Base-Calling of High-Throughput Sequencing Data Using a Random Effects Mixture Model
- Author(s): Cacho, Ashley
- Advisor(s): Cui, Xinping
- Yao, Weixin
- et al.
The emergence of high-throughput sequencing (HTS) technology has greatly influenced research in biological sciences including clinical applications such as in the understanding of disease etiology and pharmacogenomics. One widely used sequencing machine is the Illumina platform which uses a novel sequencing-by-synthesis method that involves chemical and optical imaging processes. The conversion of fluorescence intensity measures resulting from image processing to nucleotide bases is what is known as base-calling.

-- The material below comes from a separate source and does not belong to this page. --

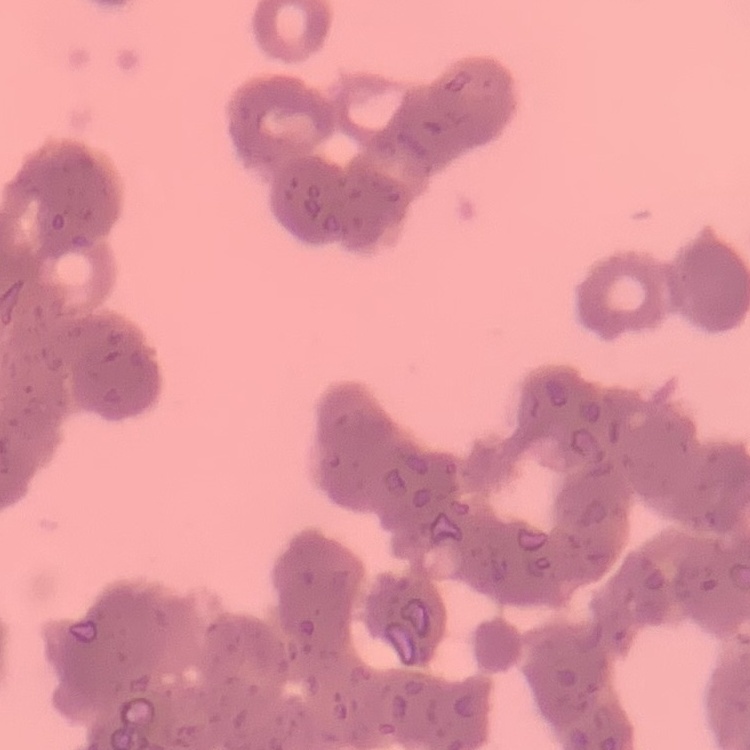
erythrocyte morphology = rouleaux formation
image type = one tile cut from a larger photomicrograph
stain = Field's or Giemsa
preparation = thin blood film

The complex nature of sequencing-by-synthesis generates biases that affect accuracy of the sequenced DNA. Consequently, further analysis of sequences such as in genome assembly and variant detection may be directly influenced. Considering recently published methods to perform base-calling, it is evident that many methods perform transformations to the intensity data to reduce and/or eliminate biases. Thus, there is a need to model the original intensity data to maintain the information inherent within the data. Our novel method based on a Random Effects Mixture model, REMix, aims to capture the sequencing process while using the original data provided by the sequencing machine. Real data results demonstrate that REMix has the best balance of performance with respect to the validation metrics that are considered.